Here's a ggplot2 approach:
library(ggplot2)
library(dplyr)
# Create fake data
set.seed(10)
xc=data.frame(age3=sample(40:50, 500, replace=TRUE),
asthma3=sample(0:1,500, replace=TRUE),
group_change=sample(0:6, 500, replace=TRUE))
# Summarize asthma percent by group_change and age3 (using dplyr)
xc1 = xc %.%
group_by(group_change, age3) %.%
summarize(asthma.pct=mean(asthma3)*100)
# Plot using ggplot2
ggplot(xc1, aes(x=age3, y=asthma.pct, colour=as.factor(group_change))) +
geom_line() +
geom_point() +
scale_x_continuous(breaks=40:50) +
xlab("Age") + ylab("Asthma Percent") +
scale_colour_discrete(name="Group Change")
Here's another ggplot2 approach that works directly with the original data frame and calculates the percentages on the fly. I've also formatted the y-axis in percent format.
library(scales) # Need this for "percent_format()"
ggplot(xc, aes(x=age3, y=asthma3, colour=as.factor(group_change))) +
stat_summary(fun.y=mean, geom='line') +
stat_summary(fun.y=mean, geom='point') +
scale_x_continuous(breaks=40:50) +
scale_y_continuous(labels=percent_format()) +
xlab("Age") + ylab("Asthma Percent") +
scale_colour_discrete(name="Group Change")
Here is one way using Stata. The example data has three groups.
The proportions are computed taking the mean of asthma3 which you identify as a binary variable.
clear all
set more off
*----- example data -----
set obs 500
set seed 135
gen age3 = floor((50-40+1)*runiform() + 40)
gen asthma3 = round(runiform())
egen group_change = seq(), to(3)
*----- pretty list -----
order age3 group_change
sort age3 group_change asthma3
list, sepby(age3)
*----- compute proportions -----
collapse (mean) asthma3, by(age3 group_change)
list
*----- syntax for graph and graph -----
levelsof(group_change), local(gc)
local i = 1
foreach g of local gc {
local call `call' || connected asthma3 age3 if group_change == `g', sort
local leg `leg' label(`i++' "Group`g'") // syntax for legend
}
twoway `call' legend(`leg') /// graph
title("Proportion with asthma by group")
This coincides with one of my first questions in Statalist. In Nick's words, you "build up the syntax" using a local macro and then feed that to twoway.

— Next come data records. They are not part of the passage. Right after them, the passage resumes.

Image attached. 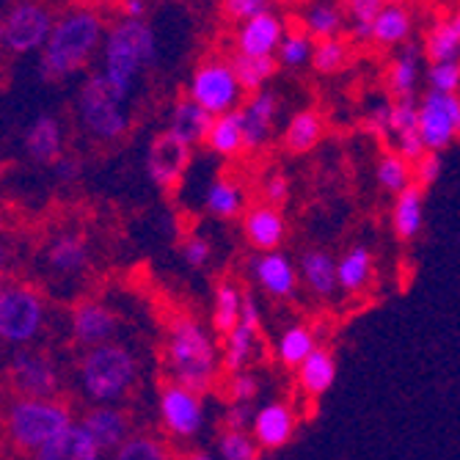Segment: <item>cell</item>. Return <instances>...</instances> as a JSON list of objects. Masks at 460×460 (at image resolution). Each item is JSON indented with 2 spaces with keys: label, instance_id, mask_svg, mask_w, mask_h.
Returning a JSON list of instances; mask_svg holds the SVG:
<instances>
[{
  "label": "cell",
  "instance_id": "obj_40",
  "mask_svg": "<svg viewBox=\"0 0 460 460\" xmlns=\"http://www.w3.org/2000/svg\"><path fill=\"white\" fill-rule=\"evenodd\" d=\"M240 309H243V296L234 284H221L216 289V304H213V331L218 337H229L234 325L240 323Z\"/></svg>",
  "mask_w": 460,
  "mask_h": 460
},
{
  "label": "cell",
  "instance_id": "obj_42",
  "mask_svg": "<svg viewBox=\"0 0 460 460\" xmlns=\"http://www.w3.org/2000/svg\"><path fill=\"white\" fill-rule=\"evenodd\" d=\"M314 348H317V345H314L312 331L304 328V325H292V328H287V331L281 333V337H279L276 353H279V358H281L287 367H301V364L312 356Z\"/></svg>",
  "mask_w": 460,
  "mask_h": 460
},
{
  "label": "cell",
  "instance_id": "obj_29",
  "mask_svg": "<svg viewBox=\"0 0 460 460\" xmlns=\"http://www.w3.org/2000/svg\"><path fill=\"white\" fill-rule=\"evenodd\" d=\"M25 149L33 163H58L61 160V124L53 116H39L25 136Z\"/></svg>",
  "mask_w": 460,
  "mask_h": 460
},
{
  "label": "cell",
  "instance_id": "obj_12",
  "mask_svg": "<svg viewBox=\"0 0 460 460\" xmlns=\"http://www.w3.org/2000/svg\"><path fill=\"white\" fill-rule=\"evenodd\" d=\"M160 420L163 428L169 430L174 438H193L201 425H204V402L201 394L180 386V384H169L160 392Z\"/></svg>",
  "mask_w": 460,
  "mask_h": 460
},
{
  "label": "cell",
  "instance_id": "obj_59",
  "mask_svg": "<svg viewBox=\"0 0 460 460\" xmlns=\"http://www.w3.org/2000/svg\"><path fill=\"white\" fill-rule=\"evenodd\" d=\"M386 4H408V0H386Z\"/></svg>",
  "mask_w": 460,
  "mask_h": 460
},
{
  "label": "cell",
  "instance_id": "obj_13",
  "mask_svg": "<svg viewBox=\"0 0 460 460\" xmlns=\"http://www.w3.org/2000/svg\"><path fill=\"white\" fill-rule=\"evenodd\" d=\"M188 165H190V146L185 141H180L169 130L155 136V141L149 144V155H146V172L157 188L163 190L177 188L182 174L188 172Z\"/></svg>",
  "mask_w": 460,
  "mask_h": 460
},
{
  "label": "cell",
  "instance_id": "obj_54",
  "mask_svg": "<svg viewBox=\"0 0 460 460\" xmlns=\"http://www.w3.org/2000/svg\"><path fill=\"white\" fill-rule=\"evenodd\" d=\"M389 108L392 102H381L378 108H372L369 119H367V128L375 136H389Z\"/></svg>",
  "mask_w": 460,
  "mask_h": 460
},
{
  "label": "cell",
  "instance_id": "obj_36",
  "mask_svg": "<svg viewBox=\"0 0 460 460\" xmlns=\"http://www.w3.org/2000/svg\"><path fill=\"white\" fill-rule=\"evenodd\" d=\"M207 146L210 152L221 155V157H237L240 152H245L243 146V128H240V113H224L213 119L210 136H207Z\"/></svg>",
  "mask_w": 460,
  "mask_h": 460
},
{
  "label": "cell",
  "instance_id": "obj_52",
  "mask_svg": "<svg viewBox=\"0 0 460 460\" xmlns=\"http://www.w3.org/2000/svg\"><path fill=\"white\" fill-rule=\"evenodd\" d=\"M254 408H251L248 402H232L229 408H226V430H240V433H245V428H251L254 425Z\"/></svg>",
  "mask_w": 460,
  "mask_h": 460
},
{
  "label": "cell",
  "instance_id": "obj_38",
  "mask_svg": "<svg viewBox=\"0 0 460 460\" xmlns=\"http://www.w3.org/2000/svg\"><path fill=\"white\" fill-rule=\"evenodd\" d=\"M350 56H353V50H350V41L348 39H342V36L323 39V41H314L309 66L317 75H337V72L348 69Z\"/></svg>",
  "mask_w": 460,
  "mask_h": 460
},
{
  "label": "cell",
  "instance_id": "obj_21",
  "mask_svg": "<svg viewBox=\"0 0 460 460\" xmlns=\"http://www.w3.org/2000/svg\"><path fill=\"white\" fill-rule=\"evenodd\" d=\"M48 268L58 276H77L89 268L92 262V248L89 240L77 232H61L58 237L50 240L45 251Z\"/></svg>",
  "mask_w": 460,
  "mask_h": 460
},
{
  "label": "cell",
  "instance_id": "obj_58",
  "mask_svg": "<svg viewBox=\"0 0 460 460\" xmlns=\"http://www.w3.org/2000/svg\"><path fill=\"white\" fill-rule=\"evenodd\" d=\"M4 262H6V251H4V243H0V268H4Z\"/></svg>",
  "mask_w": 460,
  "mask_h": 460
},
{
  "label": "cell",
  "instance_id": "obj_16",
  "mask_svg": "<svg viewBox=\"0 0 460 460\" xmlns=\"http://www.w3.org/2000/svg\"><path fill=\"white\" fill-rule=\"evenodd\" d=\"M80 428L94 438V444L102 452H111V455L133 436L128 413H124L119 405H92L86 413H83Z\"/></svg>",
  "mask_w": 460,
  "mask_h": 460
},
{
  "label": "cell",
  "instance_id": "obj_41",
  "mask_svg": "<svg viewBox=\"0 0 460 460\" xmlns=\"http://www.w3.org/2000/svg\"><path fill=\"white\" fill-rule=\"evenodd\" d=\"M369 270H372V257L364 245L350 248L348 254L337 262V279L340 287L345 292H358L364 289V284L369 281Z\"/></svg>",
  "mask_w": 460,
  "mask_h": 460
},
{
  "label": "cell",
  "instance_id": "obj_44",
  "mask_svg": "<svg viewBox=\"0 0 460 460\" xmlns=\"http://www.w3.org/2000/svg\"><path fill=\"white\" fill-rule=\"evenodd\" d=\"M378 182L389 190V193H402L411 182H413V172L411 163L405 157H400L397 152H386L378 160Z\"/></svg>",
  "mask_w": 460,
  "mask_h": 460
},
{
  "label": "cell",
  "instance_id": "obj_19",
  "mask_svg": "<svg viewBox=\"0 0 460 460\" xmlns=\"http://www.w3.org/2000/svg\"><path fill=\"white\" fill-rule=\"evenodd\" d=\"M276 111H279V102H276V94H270V92H257V94H251L248 100H243L237 113H240L245 152L260 149L270 138Z\"/></svg>",
  "mask_w": 460,
  "mask_h": 460
},
{
  "label": "cell",
  "instance_id": "obj_43",
  "mask_svg": "<svg viewBox=\"0 0 460 460\" xmlns=\"http://www.w3.org/2000/svg\"><path fill=\"white\" fill-rule=\"evenodd\" d=\"M312 48H314V39L306 31H287L284 41L279 45L276 61H279V66L298 69L312 61Z\"/></svg>",
  "mask_w": 460,
  "mask_h": 460
},
{
  "label": "cell",
  "instance_id": "obj_24",
  "mask_svg": "<svg viewBox=\"0 0 460 460\" xmlns=\"http://www.w3.org/2000/svg\"><path fill=\"white\" fill-rule=\"evenodd\" d=\"M422 53L430 64L460 61V9L436 20L422 41Z\"/></svg>",
  "mask_w": 460,
  "mask_h": 460
},
{
  "label": "cell",
  "instance_id": "obj_4",
  "mask_svg": "<svg viewBox=\"0 0 460 460\" xmlns=\"http://www.w3.org/2000/svg\"><path fill=\"white\" fill-rule=\"evenodd\" d=\"M80 392L92 405H116L130 394L138 381V361L133 350L108 342L86 350L77 367Z\"/></svg>",
  "mask_w": 460,
  "mask_h": 460
},
{
  "label": "cell",
  "instance_id": "obj_37",
  "mask_svg": "<svg viewBox=\"0 0 460 460\" xmlns=\"http://www.w3.org/2000/svg\"><path fill=\"white\" fill-rule=\"evenodd\" d=\"M386 0H342L345 20H350V41L369 45L372 41V22L384 12Z\"/></svg>",
  "mask_w": 460,
  "mask_h": 460
},
{
  "label": "cell",
  "instance_id": "obj_25",
  "mask_svg": "<svg viewBox=\"0 0 460 460\" xmlns=\"http://www.w3.org/2000/svg\"><path fill=\"white\" fill-rule=\"evenodd\" d=\"M254 279L273 298H289L296 292V268L279 251H268L254 262Z\"/></svg>",
  "mask_w": 460,
  "mask_h": 460
},
{
  "label": "cell",
  "instance_id": "obj_47",
  "mask_svg": "<svg viewBox=\"0 0 460 460\" xmlns=\"http://www.w3.org/2000/svg\"><path fill=\"white\" fill-rule=\"evenodd\" d=\"M218 452H221L224 460H251V457H257V441L251 438L248 433L226 430L221 436Z\"/></svg>",
  "mask_w": 460,
  "mask_h": 460
},
{
  "label": "cell",
  "instance_id": "obj_30",
  "mask_svg": "<svg viewBox=\"0 0 460 460\" xmlns=\"http://www.w3.org/2000/svg\"><path fill=\"white\" fill-rule=\"evenodd\" d=\"M422 221H425V190L411 182L402 193H397L392 224L400 240H411L422 232Z\"/></svg>",
  "mask_w": 460,
  "mask_h": 460
},
{
  "label": "cell",
  "instance_id": "obj_9",
  "mask_svg": "<svg viewBox=\"0 0 460 460\" xmlns=\"http://www.w3.org/2000/svg\"><path fill=\"white\" fill-rule=\"evenodd\" d=\"M53 14L33 0H20L4 17H0V48L25 56L41 50L48 45V36L53 31Z\"/></svg>",
  "mask_w": 460,
  "mask_h": 460
},
{
  "label": "cell",
  "instance_id": "obj_1",
  "mask_svg": "<svg viewBox=\"0 0 460 460\" xmlns=\"http://www.w3.org/2000/svg\"><path fill=\"white\" fill-rule=\"evenodd\" d=\"M102 41V20L92 9L66 12L53 22L48 45L41 48V75L61 80L86 66Z\"/></svg>",
  "mask_w": 460,
  "mask_h": 460
},
{
  "label": "cell",
  "instance_id": "obj_2",
  "mask_svg": "<svg viewBox=\"0 0 460 460\" xmlns=\"http://www.w3.org/2000/svg\"><path fill=\"white\" fill-rule=\"evenodd\" d=\"M157 56V41L155 31L144 20H119L105 39V66L102 77L108 83V89L119 102L130 97L136 77L155 61Z\"/></svg>",
  "mask_w": 460,
  "mask_h": 460
},
{
  "label": "cell",
  "instance_id": "obj_26",
  "mask_svg": "<svg viewBox=\"0 0 460 460\" xmlns=\"http://www.w3.org/2000/svg\"><path fill=\"white\" fill-rule=\"evenodd\" d=\"M413 33V14L405 4H386L378 20L372 22V45L402 48Z\"/></svg>",
  "mask_w": 460,
  "mask_h": 460
},
{
  "label": "cell",
  "instance_id": "obj_61",
  "mask_svg": "<svg viewBox=\"0 0 460 460\" xmlns=\"http://www.w3.org/2000/svg\"><path fill=\"white\" fill-rule=\"evenodd\" d=\"M0 289H4V287H0Z\"/></svg>",
  "mask_w": 460,
  "mask_h": 460
},
{
  "label": "cell",
  "instance_id": "obj_8",
  "mask_svg": "<svg viewBox=\"0 0 460 460\" xmlns=\"http://www.w3.org/2000/svg\"><path fill=\"white\" fill-rule=\"evenodd\" d=\"M77 108H80V119L86 124V130L100 138V141H116L128 130V113H124L121 102L113 97V92L108 89V83L102 75H92L86 83H83L80 97H77Z\"/></svg>",
  "mask_w": 460,
  "mask_h": 460
},
{
  "label": "cell",
  "instance_id": "obj_33",
  "mask_svg": "<svg viewBox=\"0 0 460 460\" xmlns=\"http://www.w3.org/2000/svg\"><path fill=\"white\" fill-rule=\"evenodd\" d=\"M323 119L317 111H301L289 119L287 130H284V146L287 152L292 155H304V152H312L320 138H323Z\"/></svg>",
  "mask_w": 460,
  "mask_h": 460
},
{
  "label": "cell",
  "instance_id": "obj_18",
  "mask_svg": "<svg viewBox=\"0 0 460 460\" xmlns=\"http://www.w3.org/2000/svg\"><path fill=\"white\" fill-rule=\"evenodd\" d=\"M389 138L394 141V152L408 163H416L428 149L420 136V108L416 100H394L389 108Z\"/></svg>",
  "mask_w": 460,
  "mask_h": 460
},
{
  "label": "cell",
  "instance_id": "obj_7",
  "mask_svg": "<svg viewBox=\"0 0 460 460\" xmlns=\"http://www.w3.org/2000/svg\"><path fill=\"white\" fill-rule=\"evenodd\" d=\"M243 89L237 83V75L226 58H210L190 75L188 83V100H193L199 108H204L210 116L232 113L243 105Z\"/></svg>",
  "mask_w": 460,
  "mask_h": 460
},
{
  "label": "cell",
  "instance_id": "obj_39",
  "mask_svg": "<svg viewBox=\"0 0 460 460\" xmlns=\"http://www.w3.org/2000/svg\"><path fill=\"white\" fill-rule=\"evenodd\" d=\"M204 204H207V210H210V216L229 221V218H237L243 213L245 193L232 180H216L210 185V190H207V196H204Z\"/></svg>",
  "mask_w": 460,
  "mask_h": 460
},
{
  "label": "cell",
  "instance_id": "obj_57",
  "mask_svg": "<svg viewBox=\"0 0 460 460\" xmlns=\"http://www.w3.org/2000/svg\"><path fill=\"white\" fill-rule=\"evenodd\" d=\"M188 460H216V457H213L210 452H193V455H190Z\"/></svg>",
  "mask_w": 460,
  "mask_h": 460
},
{
  "label": "cell",
  "instance_id": "obj_34",
  "mask_svg": "<svg viewBox=\"0 0 460 460\" xmlns=\"http://www.w3.org/2000/svg\"><path fill=\"white\" fill-rule=\"evenodd\" d=\"M301 273L306 279V287L320 298H328L337 292L340 279H337V262H333L323 251H309L301 260Z\"/></svg>",
  "mask_w": 460,
  "mask_h": 460
},
{
  "label": "cell",
  "instance_id": "obj_20",
  "mask_svg": "<svg viewBox=\"0 0 460 460\" xmlns=\"http://www.w3.org/2000/svg\"><path fill=\"white\" fill-rule=\"evenodd\" d=\"M292 433H296V413L284 402H270L254 413V425H251V438L262 449H279L284 447Z\"/></svg>",
  "mask_w": 460,
  "mask_h": 460
},
{
  "label": "cell",
  "instance_id": "obj_48",
  "mask_svg": "<svg viewBox=\"0 0 460 460\" xmlns=\"http://www.w3.org/2000/svg\"><path fill=\"white\" fill-rule=\"evenodd\" d=\"M411 172H413V185H420L422 190L430 188L441 174V155L438 152H425L420 160L411 163Z\"/></svg>",
  "mask_w": 460,
  "mask_h": 460
},
{
  "label": "cell",
  "instance_id": "obj_31",
  "mask_svg": "<svg viewBox=\"0 0 460 460\" xmlns=\"http://www.w3.org/2000/svg\"><path fill=\"white\" fill-rule=\"evenodd\" d=\"M345 28V12L331 0H314L301 14V31H306L314 41L340 36Z\"/></svg>",
  "mask_w": 460,
  "mask_h": 460
},
{
  "label": "cell",
  "instance_id": "obj_5",
  "mask_svg": "<svg viewBox=\"0 0 460 460\" xmlns=\"http://www.w3.org/2000/svg\"><path fill=\"white\" fill-rule=\"evenodd\" d=\"M72 425V405L58 397H17L6 411V433L22 452H39Z\"/></svg>",
  "mask_w": 460,
  "mask_h": 460
},
{
  "label": "cell",
  "instance_id": "obj_3",
  "mask_svg": "<svg viewBox=\"0 0 460 460\" xmlns=\"http://www.w3.org/2000/svg\"><path fill=\"white\" fill-rule=\"evenodd\" d=\"M165 358L174 384L207 394L218 378V353L213 337L193 317H177L169 328Z\"/></svg>",
  "mask_w": 460,
  "mask_h": 460
},
{
  "label": "cell",
  "instance_id": "obj_45",
  "mask_svg": "<svg viewBox=\"0 0 460 460\" xmlns=\"http://www.w3.org/2000/svg\"><path fill=\"white\" fill-rule=\"evenodd\" d=\"M111 460H172V452L160 438L152 436H130Z\"/></svg>",
  "mask_w": 460,
  "mask_h": 460
},
{
  "label": "cell",
  "instance_id": "obj_60",
  "mask_svg": "<svg viewBox=\"0 0 460 460\" xmlns=\"http://www.w3.org/2000/svg\"><path fill=\"white\" fill-rule=\"evenodd\" d=\"M251 460H257V457H251Z\"/></svg>",
  "mask_w": 460,
  "mask_h": 460
},
{
  "label": "cell",
  "instance_id": "obj_22",
  "mask_svg": "<svg viewBox=\"0 0 460 460\" xmlns=\"http://www.w3.org/2000/svg\"><path fill=\"white\" fill-rule=\"evenodd\" d=\"M243 232H245V240L260 248L262 254L268 251H276V245L284 240V218L279 213V207H270V204H257L245 210L243 216Z\"/></svg>",
  "mask_w": 460,
  "mask_h": 460
},
{
  "label": "cell",
  "instance_id": "obj_55",
  "mask_svg": "<svg viewBox=\"0 0 460 460\" xmlns=\"http://www.w3.org/2000/svg\"><path fill=\"white\" fill-rule=\"evenodd\" d=\"M56 174H58V180L72 182V180L80 177V163H77L75 157H61V160L56 163Z\"/></svg>",
  "mask_w": 460,
  "mask_h": 460
},
{
  "label": "cell",
  "instance_id": "obj_32",
  "mask_svg": "<svg viewBox=\"0 0 460 460\" xmlns=\"http://www.w3.org/2000/svg\"><path fill=\"white\" fill-rule=\"evenodd\" d=\"M333 381H337V364H333L331 353L323 348H314L312 356L298 367V384L309 397L325 394Z\"/></svg>",
  "mask_w": 460,
  "mask_h": 460
},
{
  "label": "cell",
  "instance_id": "obj_50",
  "mask_svg": "<svg viewBox=\"0 0 460 460\" xmlns=\"http://www.w3.org/2000/svg\"><path fill=\"white\" fill-rule=\"evenodd\" d=\"M260 392V384L254 375H248V372H237L232 375V381H229V397L232 402H251L257 397Z\"/></svg>",
  "mask_w": 460,
  "mask_h": 460
},
{
  "label": "cell",
  "instance_id": "obj_27",
  "mask_svg": "<svg viewBox=\"0 0 460 460\" xmlns=\"http://www.w3.org/2000/svg\"><path fill=\"white\" fill-rule=\"evenodd\" d=\"M420 75H422V53L416 50L413 45L402 48V50L392 58L389 72H386L389 94H392L394 100H413L416 86H420Z\"/></svg>",
  "mask_w": 460,
  "mask_h": 460
},
{
  "label": "cell",
  "instance_id": "obj_10",
  "mask_svg": "<svg viewBox=\"0 0 460 460\" xmlns=\"http://www.w3.org/2000/svg\"><path fill=\"white\" fill-rule=\"evenodd\" d=\"M420 136L428 152H444L460 138V94L430 92L420 100Z\"/></svg>",
  "mask_w": 460,
  "mask_h": 460
},
{
  "label": "cell",
  "instance_id": "obj_28",
  "mask_svg": "<svg viewBox=\"0 0 460 460\" xmlns=\"http://www.w3.org/2000/svg\"><path fill=\"white\" fill-rule=\"evenodd\" d=\"M213 119L204 108H199L193 100L182 97L174 111H172V128L169 133H174L180 141H185L188 146H196V144H207V136H210V128H213Z\"/></svg>",
  "mask_w": 460,
  "mask_h": 460
},
{
  "label": "cell",
  "instance_id": "obj_46",
  "mask_svg": "<svg viewBox=\"0 0 460 460\" xmlns=\"http://www.w3.org/2000/svg\"><path fill=\"white\" fill-rule=\"evenodd\" d=\"M428 86L430 92H438V94H460V61L430 64Z\"/></svg>",
  "mask_w": 460,
  "mask_h": 460
},
{
  "label": "cell",
  "instance_id": "obj_6",
  "mask_svg": "<svg viewBox=\"0 0 460 460\" xmlns=\"http://www.w3.org/2000/svg\"><path fill=\"white\" fill-rule=\"evenodd\" d=\"M48 304L41 292L28 284H9L0 289V342L12 348L31 345L45 328Z\"/></svg>",
  "mask_w": 460,
  "mask_h": 460
},
{
  "label": "cell",
  "instance_id": "obj_15",
  "mask_svg": "<svg viewBox=\"0 0 460 460\" xmlns=\"http://www.w3.org/2000/svg\"><path fill=\"white\" fill-rule=\"evenodd\" d=\"M116 328H119V320H116L113 309H108L100 301H80L72 306L69 331H72V340L80 348L92 350V348L113 342Z\"/></svg>",
  "mask_w": 460,
  "mask_h": 460
},
{
  "label": "cell",
  "instance_id": "obj_51",
  "mask_svg": "<svg viewBox=\"0 0 460 460\" xmlns=\"http://www.w3.org/2000/svg\"><path fill=\"white\" fill-rule=\"evenodd\" d=\"M210 254H213V248L210 243H207L204 237H188L185 245H182V257L190 268H204L207 262H210Z\"/></svg>",
  "mask_w": 460,
  "mask_h": 460
},
{
  "label": "cell",
  "instance_id": "obj_49",
  "mask_svg": "<svg viewBox=\"0 0 460 460\" xmlns=\"http://www.w3.org/2000/svg\"><path fill=\"white\" fill-rule=\"evenodd\" d=\"M221 4H224V12H226L232 20L243 22V20H248V17H257V14H262V12H270L273 0H221Z\"/></svg>",
  "mask_w": 460,
  "mask_h": 460
},
{
  "label": "cell",
  "instance_id": "obj_11",
  "mask_svg": "<svg viewBox=\"0 0 460 460\" xmlns=\"http://www.w3.org/2000/svg\"><path fill=\"white\" fill-rule=\"evenodd\" d=\"M9 384L20 397H56L61 389V375L56 361L39 350H17L6 367Z\"/></svg>",
  "mask_w": 460,
  "mask_h": 460
},
{
  "label": "cell",
  "instance_id": "obj_35",
  "mask_svg": "<svg viewBox=\"0 0 460 460\" xmlns=\"http://www.w3.org/2000/svg\"><path fill=\"white\" fill-rule=\"evenodd\" d=\"M232 69L237 75V83L245 94H257V92H265V83L279 72V61L270 56V58H251V56H240L234 53L232 56Z\"/></svg>",
  "mask_w": 460,
  "mask_h": 460
},
{
  "label": "cell",
  "instance_id": "obj_14",
  "mask_svg": "<svg viewBox=\"0 0 460 460\" xmlns=\"http://www.w3.org/2000/svg\"><path fill=\"white\" fill-rule=\"evenodd\" d=\"M287 36V22L270 9L257 17H248L237 25L234 33V53L251 58H276L279 45Z\"/></svg>",
  "mask_w": 460,
  "mask_h": 460
},
{
  "label": "cell",
  "instance_id": "obj_53",
  "mask_svg": "<svg viewBox=\"0 0 460 460\" xmlns=\"http://www.w3.org/2000/svg\"><path fill=\"white\" fill-rule=\"evenodd\" d=\"M262 196H265V204L270 207H279L289 199V185L284 180V174H270L262 185Z\"/></svg>",
  "mask_w": 460,
  "mask_h": 460
},
{
  "label": "cell",
  "instance_id": "obj_17",
  "mask_svg": "<svg viewBox=\"0 0 460 460\" xmlns=\"http://www.w3.org/2000/svg\"><path fill=\"white\" fill-rule=\"evenodd\" d=\"M260 331V309L257 301L251 296H243V309H240V323L234 325V331L226 337V350H224V369L229 375L245 372V364L254 353V340Z\"/></svg>",
  "mask_w": 460,
  "mask_h": 460
},
{
  "label": "cell",
  "instance_id": "obj_56",
  "mask_svg": "<svg viewBox=\"0 0 460 460\" xmlns=\"http://www.w3.org/2000/svg\"><path fill=\"white\" fill-rule=\"evenodd\" d=\"M146 4L144 0H124V20H144Z\"/></svg>",
  "mask_w": 460,
  "mask_h": 460
},
{
  "label": "cell",
  "instance_id": "obj_23",
  "mask_svg": "<svg viewBox=\"0 0 460 460\" xmlns=\"http://www.w3.org/2000/svg\"><path fill=\"white\" fill-rule=\"evenodd\" d=\"M102 455L105 452L94 444V438L80 428V422H75L39 452H33V460H102Z\"/></svg>",
  "mask_w": 460,
  "mask_h": 460
}]
</instances>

#NickCox, in a comment, suggests an alternative:
<snip>
*----- compute proportions -----
collapse (mean) asthma3, by(age3 group_change)
list
*----- graph -----
separate asthma3, by(group_change) veryshortlabel
twoway connected asthma31-asthma33 age3, sort ///
title("Proportion with asthma by group")
<snip>
This second alternative creates new variables from the original asthma3 which I abbreviate in the call to twoway connected as asthma31-asthma33.
Both alternatives produce a legend identifying groups. Labels I leave to you (see help graph).